Stored items
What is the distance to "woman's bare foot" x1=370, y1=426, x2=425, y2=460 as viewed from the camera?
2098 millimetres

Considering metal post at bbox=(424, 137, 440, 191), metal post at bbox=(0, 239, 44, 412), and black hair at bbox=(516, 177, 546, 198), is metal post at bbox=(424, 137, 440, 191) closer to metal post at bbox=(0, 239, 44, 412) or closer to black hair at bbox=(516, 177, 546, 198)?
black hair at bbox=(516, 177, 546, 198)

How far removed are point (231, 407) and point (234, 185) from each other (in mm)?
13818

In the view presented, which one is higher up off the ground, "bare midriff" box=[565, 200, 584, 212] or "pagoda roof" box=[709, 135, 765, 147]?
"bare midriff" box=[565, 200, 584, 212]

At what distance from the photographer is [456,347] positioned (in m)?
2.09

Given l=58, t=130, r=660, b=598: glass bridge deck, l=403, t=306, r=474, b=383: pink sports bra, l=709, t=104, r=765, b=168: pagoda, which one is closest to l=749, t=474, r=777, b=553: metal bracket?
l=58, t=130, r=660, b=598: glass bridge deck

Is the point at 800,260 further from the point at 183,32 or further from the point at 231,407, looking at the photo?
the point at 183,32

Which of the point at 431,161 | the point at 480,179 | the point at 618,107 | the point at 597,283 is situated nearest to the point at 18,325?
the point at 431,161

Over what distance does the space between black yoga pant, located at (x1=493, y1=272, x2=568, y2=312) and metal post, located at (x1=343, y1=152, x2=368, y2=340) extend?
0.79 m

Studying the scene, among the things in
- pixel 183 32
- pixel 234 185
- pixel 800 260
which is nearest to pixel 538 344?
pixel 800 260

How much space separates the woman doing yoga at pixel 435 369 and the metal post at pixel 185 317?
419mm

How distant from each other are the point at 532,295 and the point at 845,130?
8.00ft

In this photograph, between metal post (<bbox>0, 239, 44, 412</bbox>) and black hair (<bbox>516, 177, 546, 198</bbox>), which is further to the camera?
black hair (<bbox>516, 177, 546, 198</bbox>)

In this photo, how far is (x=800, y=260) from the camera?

# What this task involves
Revise the data above so that every occurrence of "metal post" reads "steel pole", leaving all other text unchanged.

# Task response
What is the distance to "woman's bare foot" x1=370, y1=426, x2=425, y2=460 as viewed from the camera?
2098 millimetres

Considering steel pole at bbox=(424, 137, 440, 191), steel pole at bbox=(0, 239, 44, 412), and black hair at bbox=(516, 177, 546, 198), is steel pole at bbox=(424, 137, 440, 191) closer to steel pole at bbox=(0, 239, 44, 412) or closer to black hair at bbox=(516, 177, 546, 198)?
black hair at bbox=(516, 177, 546, 198)

How far removed are point (231, 407) and point (234, 185) from each other (in mm)?
13818

In the view presented, which one is higher up off the ground, "bare midriff" box=[565, 200, 584, 212] or "pagoda roof" box=[709, 135, 765, 147]?
"bare midriff" box=[565, 200, 584, 212]

At what distance from the photographer is [456,347] positioned (in m)?
2.09

Given l=58, t=130, r=660, b=598: glass bridge deck, l=403, t=306, r=474, b=383: pink sports bra, l=709, t=104, r=765, b=168: pagoda, which one is closest to l=749, t=474, r=777, b=553: metal bracket?
l=58, t=130, r=660, b=598: glass bridge deck

Is the point at 800,260 further from the point at 183,32 or further from the point at 231,407, looking at the photo?
the point at 183,32

Which of the point at 431,161 | the point at 480,179 | the point at 618,107 | the point at 597,283 is situated nearest to the point at 18,325?
the point at 431,161

Over what distance does the space between black yoga pant, located at (x1=493, y1=272, x2=568, y2=312) and steel pole, located at (x1=343, y1=152, x2=368, y2=340) extend?
0.79 m

Studying the scene, among the things in
- pixel 183 32
- pixel 234 185
- pixel 800 260
which is nearest to pixel 538 344?
pixel 800 260

How much space separates the woman doing yoga at pixel 435 369 and the steel pole at pixel 185 317?
419mm

How distant from each other are the point at 532,295 and the point at 845,130?
8.00ft

In this photograph, between steel pole (<bbox>0, 239, 44, 412</bbox>) and black hair (<bbox>516, 177, 546, 198</bbox>), which is further to the camera?
black hair (<bbox>516, 177, 546, 198</bbox>)

In this photo, how far is (x=800, y=260) from the camera?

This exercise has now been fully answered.